Her eyes dulled as she told Julius that Haisley had been given the moniker Joker. She must’ve believed Haisley had been behind the theft — or at least that he could’ve been.

Julius asked with a wisp of a smile, “Is that nickname because of his sense of humor or that he could be a Batman supervillain?”

She shrugged in a way that used more of her eyebrows than her shoulders. “The name just seemed to fit,” she said.

What happened next caught me off guard. For the next 8.3 seconds Julius’s facial muscles hardened so that he looked almost as if he were carved out of marble. My processing cycles sped up a beat because I knew what this meant. Something had clicked and the great detective’s brain was going into overdrive to solve the murder.
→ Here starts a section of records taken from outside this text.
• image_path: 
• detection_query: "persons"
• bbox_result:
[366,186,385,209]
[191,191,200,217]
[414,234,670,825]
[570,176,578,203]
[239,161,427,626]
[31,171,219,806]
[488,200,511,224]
During those 8.3 seconds Doyle looked at him with concern, as if she thought he was having a stroke. When Julius snapped out of his trance, he excused himself and wrote on a notepad a set of instructions for me. For as much as thirty-two milliseconds, I thought he was nuts, and then the same thing that clicked with him clicked with me.

Julius next proceeded to step Irene Doyle through what she did the days the Lafite Rothschild went missing and Jim Duncan was murdered. I knew this was only a delaying tactic to see if I had any luck with his instructions. Twenty-two minutes and eighteen seconds later, I told Julius, “Bingo,” and e-mailed him my findings. He once again excused himself, this time so he could check his e-mail. He quickly read through the newspaper article and other information I had sent him, and then thanked Doyle for her time.

“I believe I have inconvenienced you more than enough,” he said with a polite nod.

What I found had left Julius in good enough spirits to escort Irene Doyle to his front door. Or maybe it was because she looked like she could’ve been Rita Hayworth at age forty-six. I asked Julius whether I should call Alvin Stubbs and tell him it wasn’t necessary to tail Doyle.

“Yes, Archie, please do so.”

Again, he was in good spirits, so he added more emphasis than normally to the please.

“What about Saul? Do you want me to call him and tell him you don’t need his services?”

“Archie, instead, please get Saul on the line. I have a new assignment for him.”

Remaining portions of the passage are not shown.